Information given
========
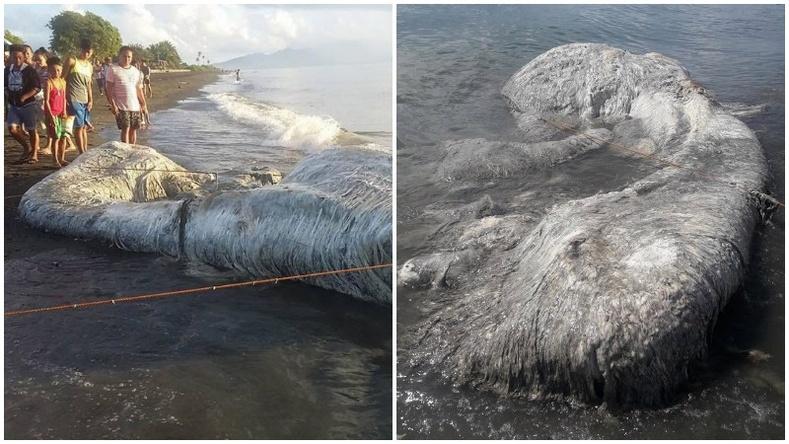 Филиппиний далайн эргээс олдсон учир битүүлэг амьтан
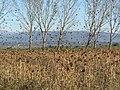 Padule di Bientina - panoramio.jpg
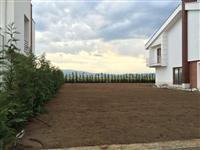 Rregullimi i kopshteve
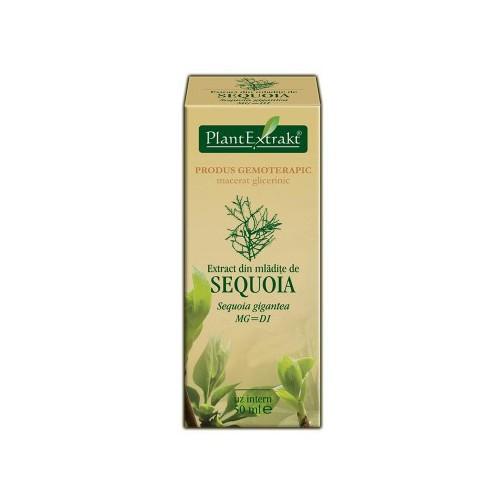 Extract din mladite de sequoia (Sequoia gigantea) 50 ml Plant Extrakt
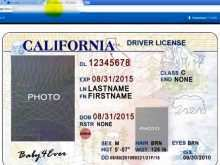 52 Best Blank Id Card Template Photoshop PSD File for Blank Id Card Template Photoshop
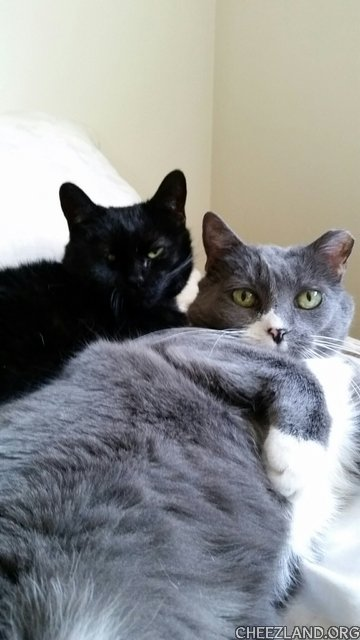 Photo (of house-panfer Baby and grey Smokey) by ginacuccu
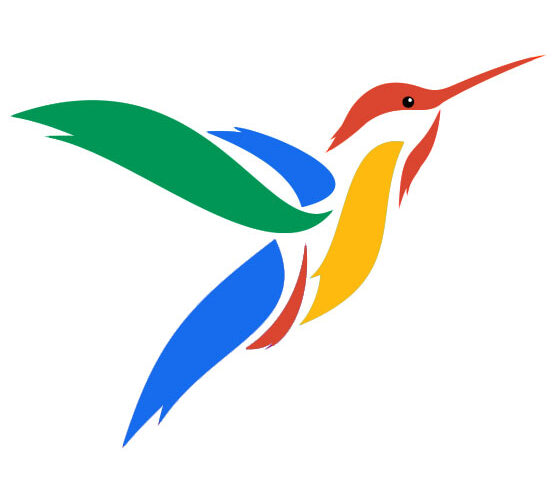 Google's Hummingbird – Let's Come Out of All Confusions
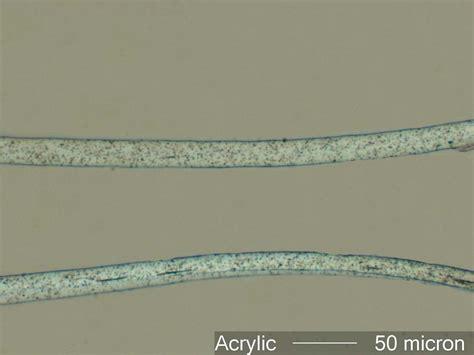 Acrylic Fiber acrylic fiber the microscope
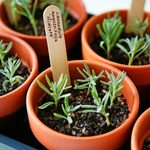 Plant Propagation: How to Multiply Your Plants for Free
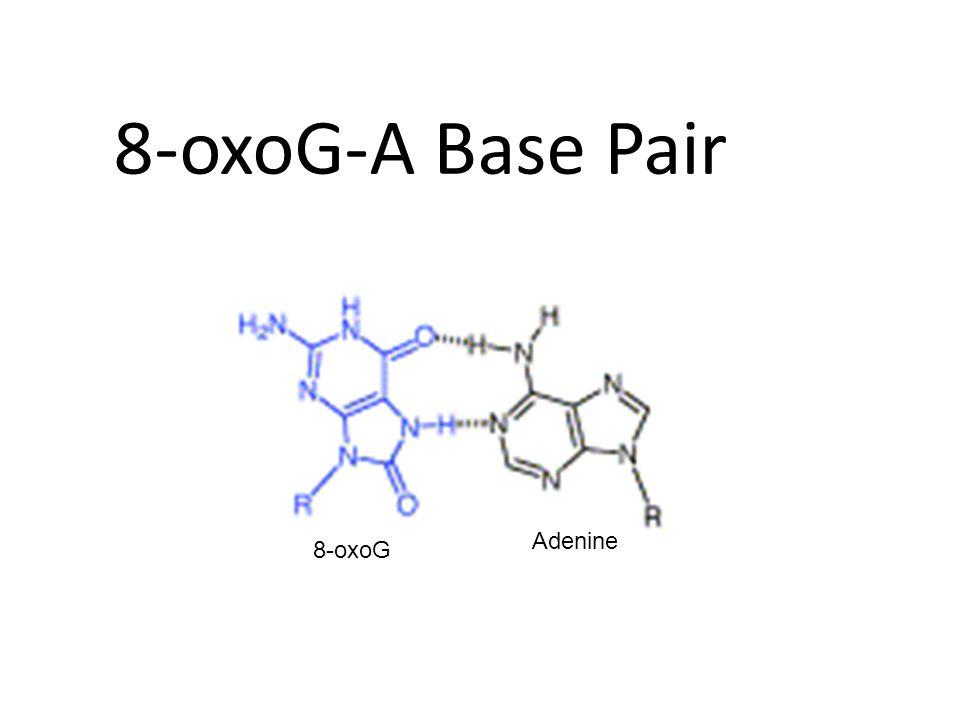 8-oxoG-A Base Pair 8-oxoG Adenine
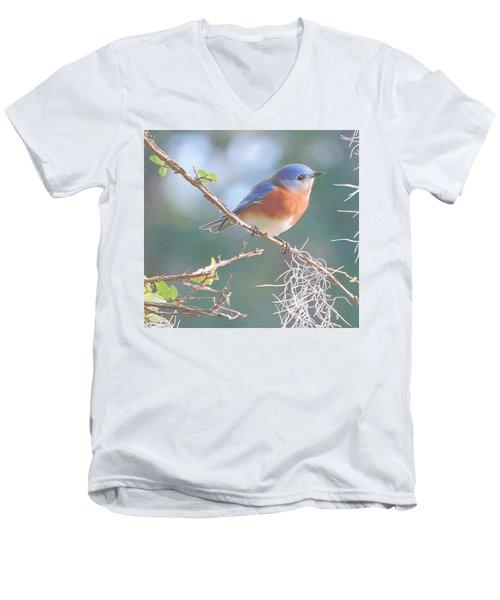 Bluebird In Dixie  Men's V-Neck T-Shirt
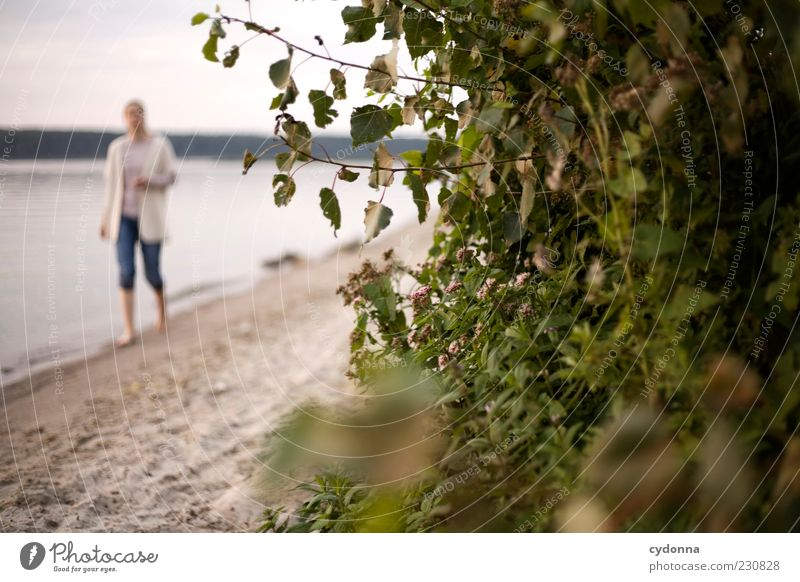 beach walk Lifestyle Well-being Contentment Relaxation Calm Leisure and hobbies Vacation & Travel Trip Summer vacation Human being Woman Adults Environment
========
Description of the task
Please return, without any change, the lines from the line containing "Photo (of house-panfer" through the last line of the entries, dropping the pictures.

Result of this task
 Photo (of house-panfer Baby and grey Smokey) by ginacuccu
 Google's Hummingbird – Let's Come Out of All Confusions
 Acrylic Fiber acrylic fiber the microscope
 Plant Propagation: How to Multiply Your Plants for Free
 8-oxoG-A Base Pair 8-oxoG Adenine
 Bluebird In Dixie  Men's V-Neck T-Shirt
 beach walk Lifestyle Well-being Contentment Relaxation Calm Leisure and hobbies Vacation & Travel Trip Summer vacation Human being Woman Adults Environment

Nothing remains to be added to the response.